Spatial questions about pictures:
begin

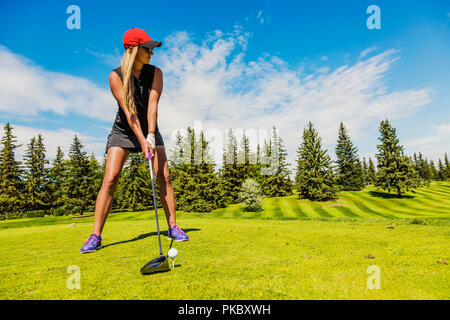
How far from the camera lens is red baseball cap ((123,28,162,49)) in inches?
163

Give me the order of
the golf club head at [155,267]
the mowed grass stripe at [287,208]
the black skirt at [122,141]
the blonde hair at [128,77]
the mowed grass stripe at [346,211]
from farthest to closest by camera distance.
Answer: the mowed grass stripe at [287,208] < the mowed grass stripe at [346,211] < the black skirt at [122,141] < the blonde hair at [128,77] < the golf club head at [155,267]

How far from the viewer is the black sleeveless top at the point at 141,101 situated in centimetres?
441

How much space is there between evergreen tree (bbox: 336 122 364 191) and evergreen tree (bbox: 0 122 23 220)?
72.2 meters

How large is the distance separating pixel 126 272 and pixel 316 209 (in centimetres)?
3967

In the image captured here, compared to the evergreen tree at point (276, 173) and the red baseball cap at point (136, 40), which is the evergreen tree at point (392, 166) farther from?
the red baseball cap at point (136, 40)

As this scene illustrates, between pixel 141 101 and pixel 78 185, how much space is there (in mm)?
53002

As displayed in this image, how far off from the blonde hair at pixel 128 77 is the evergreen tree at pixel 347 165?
6401cm

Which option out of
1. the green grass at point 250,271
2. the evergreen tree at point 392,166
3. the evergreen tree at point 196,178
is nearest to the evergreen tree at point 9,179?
the evergreen tree at point 196,178

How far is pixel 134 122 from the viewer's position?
415 centimetres

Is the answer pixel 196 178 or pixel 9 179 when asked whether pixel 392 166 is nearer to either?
Result: pixel 196 178

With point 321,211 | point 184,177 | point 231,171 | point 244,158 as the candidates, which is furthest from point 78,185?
point 321,211

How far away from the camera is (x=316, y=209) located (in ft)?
125

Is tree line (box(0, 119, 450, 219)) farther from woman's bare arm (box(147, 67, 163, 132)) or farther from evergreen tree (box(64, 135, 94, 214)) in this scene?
woman's bare arm (box(147, 67, 163, 132))
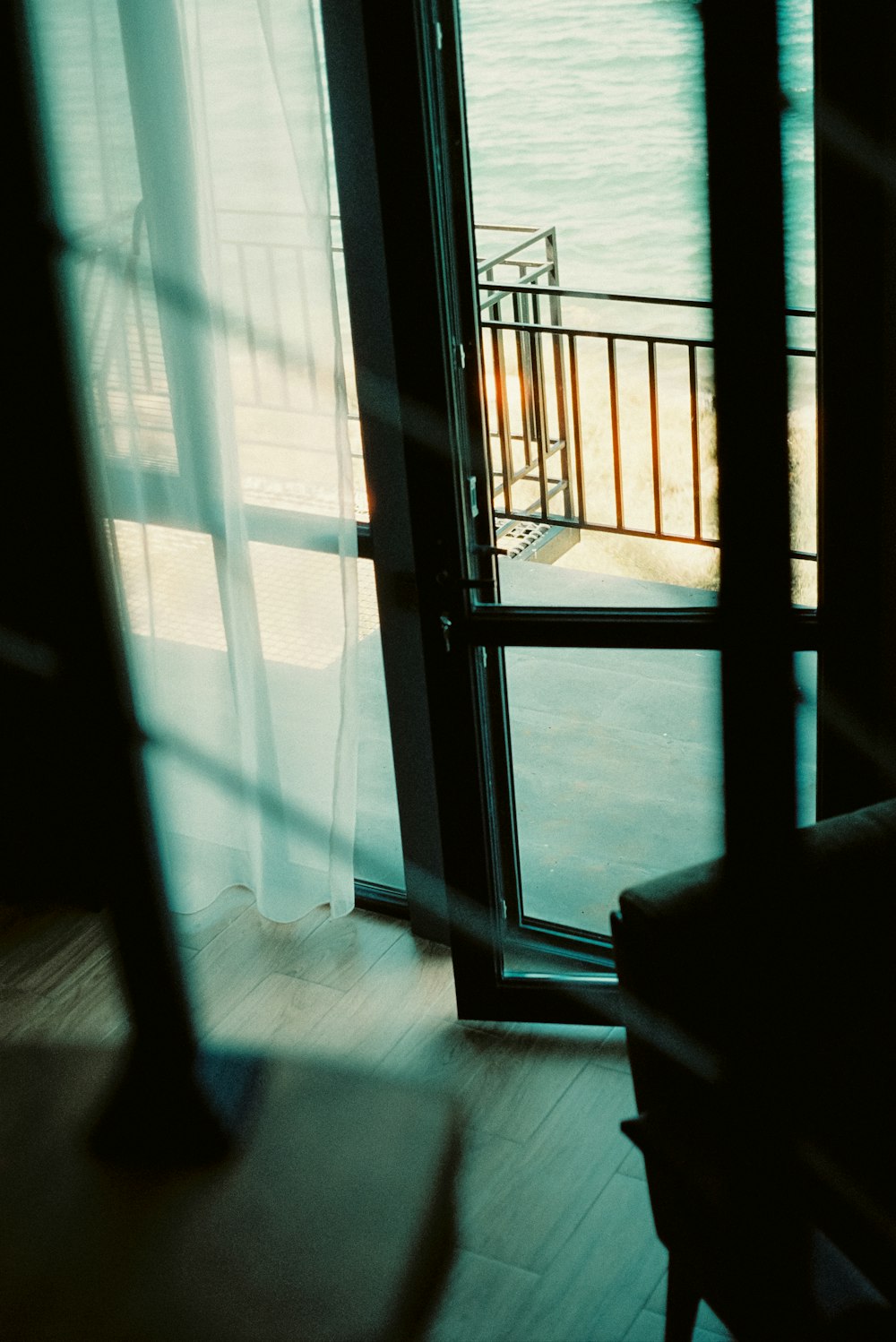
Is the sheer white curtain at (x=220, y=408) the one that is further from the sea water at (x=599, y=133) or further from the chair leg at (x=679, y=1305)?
the chair leg at (x=679, y=1305)

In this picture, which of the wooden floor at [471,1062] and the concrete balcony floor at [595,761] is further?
the concrete balcony floor at [595,761]

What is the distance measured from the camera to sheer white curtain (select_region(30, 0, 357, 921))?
2100mm

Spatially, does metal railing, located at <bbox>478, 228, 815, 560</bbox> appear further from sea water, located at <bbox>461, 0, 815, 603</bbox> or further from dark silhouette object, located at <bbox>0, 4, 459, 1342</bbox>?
dark silhouette object, located at <bbox>0, 4, 459, 1342</bbox>

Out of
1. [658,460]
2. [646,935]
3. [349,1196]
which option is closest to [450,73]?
[646,935]

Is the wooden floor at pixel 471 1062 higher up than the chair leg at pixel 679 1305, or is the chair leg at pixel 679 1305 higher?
the chair leg at pixel 679 1305

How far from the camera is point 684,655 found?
315 cm

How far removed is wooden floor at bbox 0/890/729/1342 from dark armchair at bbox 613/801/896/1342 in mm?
248

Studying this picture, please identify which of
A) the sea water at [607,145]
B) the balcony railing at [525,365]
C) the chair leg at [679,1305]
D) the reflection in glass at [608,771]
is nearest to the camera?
the chair leg at [679,1305]

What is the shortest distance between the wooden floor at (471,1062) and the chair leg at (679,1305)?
0.46 feet

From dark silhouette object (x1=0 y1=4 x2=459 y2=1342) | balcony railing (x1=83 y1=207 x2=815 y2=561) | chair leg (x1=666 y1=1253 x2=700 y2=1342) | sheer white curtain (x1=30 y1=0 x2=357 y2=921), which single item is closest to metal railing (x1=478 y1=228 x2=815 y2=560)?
balcony railing (x1=83 y1=207 x2=815 y2=561)

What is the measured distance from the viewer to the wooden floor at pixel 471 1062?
71.7 inches

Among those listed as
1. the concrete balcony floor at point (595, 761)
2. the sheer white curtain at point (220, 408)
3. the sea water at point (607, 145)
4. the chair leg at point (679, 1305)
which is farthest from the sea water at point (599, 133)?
the chair leg at point (679, 1305)

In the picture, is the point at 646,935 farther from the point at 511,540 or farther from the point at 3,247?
the point at 3,247

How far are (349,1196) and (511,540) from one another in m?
1.17
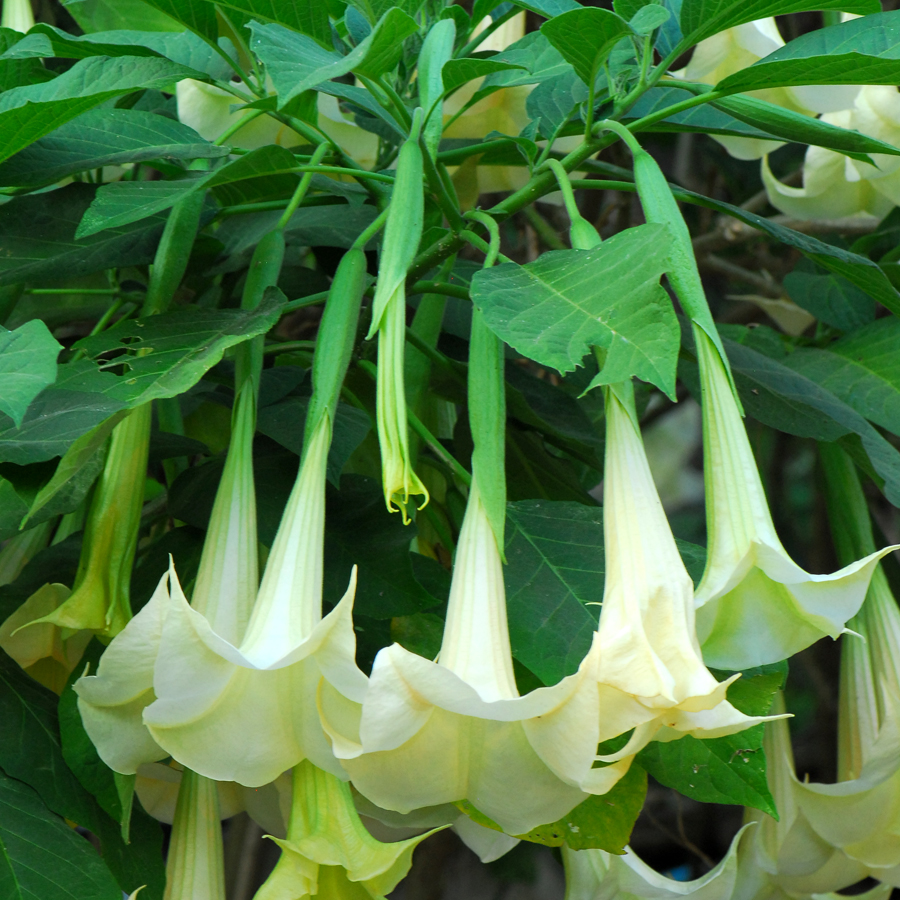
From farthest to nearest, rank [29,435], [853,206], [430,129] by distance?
[853,206] < [430,129] < [29,435]

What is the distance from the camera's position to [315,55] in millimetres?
622

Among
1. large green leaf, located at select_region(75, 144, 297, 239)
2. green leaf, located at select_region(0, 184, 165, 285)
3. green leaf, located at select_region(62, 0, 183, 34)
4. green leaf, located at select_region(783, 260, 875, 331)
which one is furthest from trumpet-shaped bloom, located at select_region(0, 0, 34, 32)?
green leaf, located at select_region(783, 260, 875, 331)

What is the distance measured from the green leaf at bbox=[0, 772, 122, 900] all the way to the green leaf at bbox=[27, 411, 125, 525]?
211mm

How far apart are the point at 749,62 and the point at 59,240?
811 mm

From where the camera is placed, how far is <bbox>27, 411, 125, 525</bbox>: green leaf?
57 centimetres

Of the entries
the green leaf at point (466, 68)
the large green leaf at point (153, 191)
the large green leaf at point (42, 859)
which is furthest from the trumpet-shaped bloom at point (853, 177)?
the large green leaf at point (42, 859)

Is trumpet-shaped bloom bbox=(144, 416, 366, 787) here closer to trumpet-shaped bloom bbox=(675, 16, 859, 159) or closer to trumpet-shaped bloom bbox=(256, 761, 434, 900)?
trumpet-shaped bloom bbox=(256, 761, 434, 900)

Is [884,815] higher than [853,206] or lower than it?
lower

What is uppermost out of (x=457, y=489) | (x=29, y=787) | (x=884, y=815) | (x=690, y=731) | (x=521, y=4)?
(x=521, y=4)

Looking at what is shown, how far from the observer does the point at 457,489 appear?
846 millimetres

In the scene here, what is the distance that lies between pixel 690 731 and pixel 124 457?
430 mm

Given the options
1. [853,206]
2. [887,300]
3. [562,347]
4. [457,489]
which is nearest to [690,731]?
[562,347]

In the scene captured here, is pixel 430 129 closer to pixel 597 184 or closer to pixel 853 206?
pixel 597 184

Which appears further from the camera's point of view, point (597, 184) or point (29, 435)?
point (597, 184)
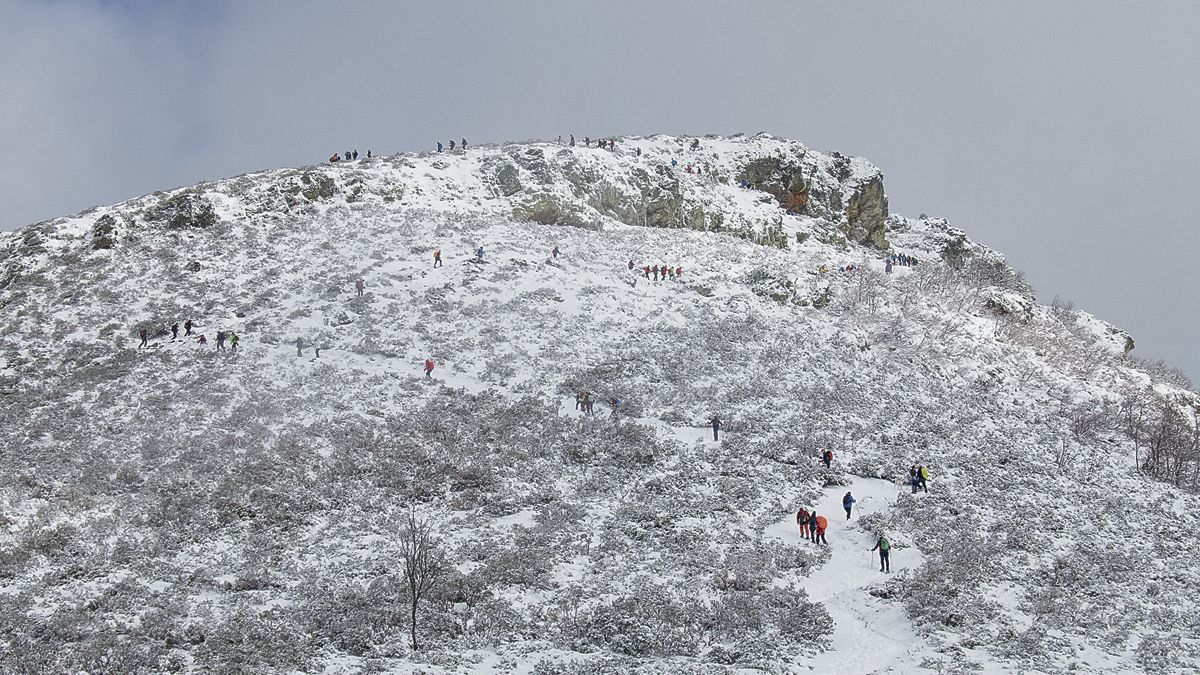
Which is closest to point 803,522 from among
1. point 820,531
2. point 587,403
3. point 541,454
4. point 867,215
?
point 820,531

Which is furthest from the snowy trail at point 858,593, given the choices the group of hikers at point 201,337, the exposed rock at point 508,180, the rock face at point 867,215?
the rock face at point 867,215

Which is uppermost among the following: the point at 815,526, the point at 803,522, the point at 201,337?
the point at 201,337

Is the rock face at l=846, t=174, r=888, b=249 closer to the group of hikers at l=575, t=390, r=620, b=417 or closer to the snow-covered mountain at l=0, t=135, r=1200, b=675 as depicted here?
the snow-covered mountain at l=0, t=135, r=1200, b=675

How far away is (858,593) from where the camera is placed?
82.0 feet

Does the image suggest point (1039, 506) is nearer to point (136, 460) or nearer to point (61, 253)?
point (136, 460)

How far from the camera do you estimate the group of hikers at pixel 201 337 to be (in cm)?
3994

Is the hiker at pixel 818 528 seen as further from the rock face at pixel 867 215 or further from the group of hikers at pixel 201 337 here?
the rock face at pixel 867 215

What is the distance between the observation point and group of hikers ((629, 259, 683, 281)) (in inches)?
2064

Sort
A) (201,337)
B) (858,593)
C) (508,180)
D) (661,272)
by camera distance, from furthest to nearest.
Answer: (508,180) < (661,272) < (201,337) < (858,593)

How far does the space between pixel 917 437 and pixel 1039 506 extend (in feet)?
20.3

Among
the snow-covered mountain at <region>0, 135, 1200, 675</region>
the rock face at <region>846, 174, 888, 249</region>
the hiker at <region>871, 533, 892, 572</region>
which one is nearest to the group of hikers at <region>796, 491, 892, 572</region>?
the hiker at <region>871, 533, 892, 572</region>

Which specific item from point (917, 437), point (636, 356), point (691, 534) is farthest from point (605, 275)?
point (691, 534)

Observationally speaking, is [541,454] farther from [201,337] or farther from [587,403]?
[201,337]

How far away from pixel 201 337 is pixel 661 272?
1062 inches
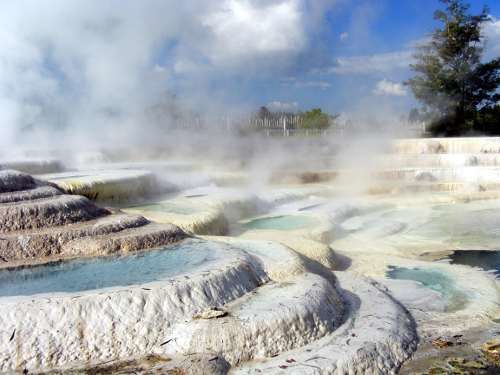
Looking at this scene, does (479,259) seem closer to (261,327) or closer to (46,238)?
(261,327)

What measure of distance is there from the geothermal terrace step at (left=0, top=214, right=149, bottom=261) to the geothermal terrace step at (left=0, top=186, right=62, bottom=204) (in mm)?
628

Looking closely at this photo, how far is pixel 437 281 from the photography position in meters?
5.67

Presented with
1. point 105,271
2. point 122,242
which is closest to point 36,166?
point 122,242

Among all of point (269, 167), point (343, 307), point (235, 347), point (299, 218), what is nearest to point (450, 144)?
point (269, 167)

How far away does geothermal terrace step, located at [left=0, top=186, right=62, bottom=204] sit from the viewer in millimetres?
5590

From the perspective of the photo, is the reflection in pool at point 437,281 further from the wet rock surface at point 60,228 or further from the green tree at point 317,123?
the green tree at point 317,123

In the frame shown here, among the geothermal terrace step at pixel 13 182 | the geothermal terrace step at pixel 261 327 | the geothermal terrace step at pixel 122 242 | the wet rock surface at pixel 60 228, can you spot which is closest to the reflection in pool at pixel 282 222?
the wet rock surface at pixel 60 228

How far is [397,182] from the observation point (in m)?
12.1

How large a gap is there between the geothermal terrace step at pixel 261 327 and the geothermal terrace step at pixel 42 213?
90.1 inches

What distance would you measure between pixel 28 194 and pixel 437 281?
4.16m

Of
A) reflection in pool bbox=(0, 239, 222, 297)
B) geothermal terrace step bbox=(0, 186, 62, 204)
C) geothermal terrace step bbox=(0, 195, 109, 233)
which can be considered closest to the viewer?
reflection in pool bbox=(0, 239, 222, 297)

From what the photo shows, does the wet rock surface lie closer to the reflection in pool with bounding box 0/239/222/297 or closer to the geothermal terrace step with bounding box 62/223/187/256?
the geothermal terrace step with bounding box 62/223/187/256

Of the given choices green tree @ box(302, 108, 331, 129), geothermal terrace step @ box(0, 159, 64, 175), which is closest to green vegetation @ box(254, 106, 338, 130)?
green tree @ box(302, 108, 331, 129)

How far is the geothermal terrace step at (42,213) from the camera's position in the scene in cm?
521
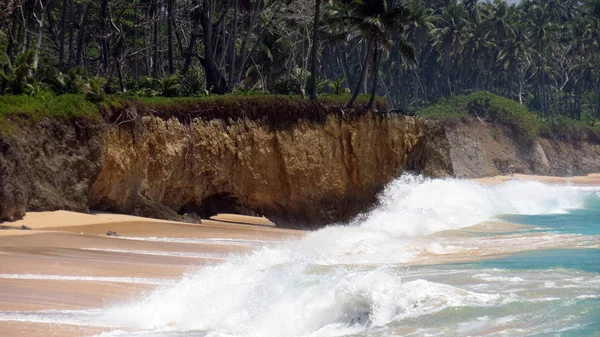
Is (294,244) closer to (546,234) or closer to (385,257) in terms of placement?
(385,257)

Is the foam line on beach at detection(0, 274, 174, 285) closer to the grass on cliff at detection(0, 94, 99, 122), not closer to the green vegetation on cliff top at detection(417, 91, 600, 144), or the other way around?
the grass on cliff at detection(0, 94, 99, 122)

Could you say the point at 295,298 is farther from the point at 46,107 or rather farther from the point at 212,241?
the point at 46,107

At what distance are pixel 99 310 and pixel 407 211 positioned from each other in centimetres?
1635

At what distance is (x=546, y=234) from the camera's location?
21438mm

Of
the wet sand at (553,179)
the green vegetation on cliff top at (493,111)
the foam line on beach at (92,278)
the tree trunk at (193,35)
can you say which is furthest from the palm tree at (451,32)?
the foam line on beach at (92,278)

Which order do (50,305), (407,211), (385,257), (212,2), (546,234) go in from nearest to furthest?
(50,305) < (385,257) < (546,234) < (407,211) < (212,2)

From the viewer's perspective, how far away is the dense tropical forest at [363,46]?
109 ft

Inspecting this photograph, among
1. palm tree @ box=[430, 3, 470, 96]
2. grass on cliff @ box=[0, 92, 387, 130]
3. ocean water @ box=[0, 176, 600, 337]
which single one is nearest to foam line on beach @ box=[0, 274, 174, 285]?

end

Problem to work on: Retype everything from the line containing "What is the measured" down to the line containing "57 centimetres", with both of those lines included, leaving out the pictures.

Complete response:
What is the measured distance from the viewer to the wooden floor at pixel 471 1062?
71.7 inches

Among those listed as
1. the concrete balcony floor at point (595, 761)
2. the sheer white curtain at point (220, 408)
3. the sea water at point (607, 145)
4. the chair leg at point (679, 1305)
which is farthest from the sea water at point (599, 133)?
the chair leg at point (679, 1305)

In the picture, is the point at 646,935 farther from the point at 511,540 or farther from the point at 3,247?
the point at 3,247

How far are (349,1196) and (511,540) from one another in m?
1.17
From farthest to nearest, rank [29,435], [853,206], [430,129] by distance?
[853,206] < [430,129] < [29,435]

What is the distance from the camera's position to [315,55] in millimetres?
622

Among
1. large green leaf, located at select_region(75, 144, 297, 239)
2. green leaf, located at select_region(0, 184, 165, 285)
3. green leaf, located at select_region(62, 0, 183, 34)
4. green leaf, located at select_region(783, 260, 875, 331)
which one is furthest from trumpet-shaped bloom, located at select_region(0, 0, 34, 32)?
green leaf, located at select_region(783, 260, 875, 331)

What is the distance measured from the green leaf at bbox=[0, 772, 122, 900] all the way to the green leaf at bbox=[27, 411, 125, 525]?
211mm

How far apart are the point at 749,62 and the point at 59,240?
811 mm

From where the camera is placed, how far is <bbox>27, 411, 125, 525</bbox>: green leaf?
57 centimetres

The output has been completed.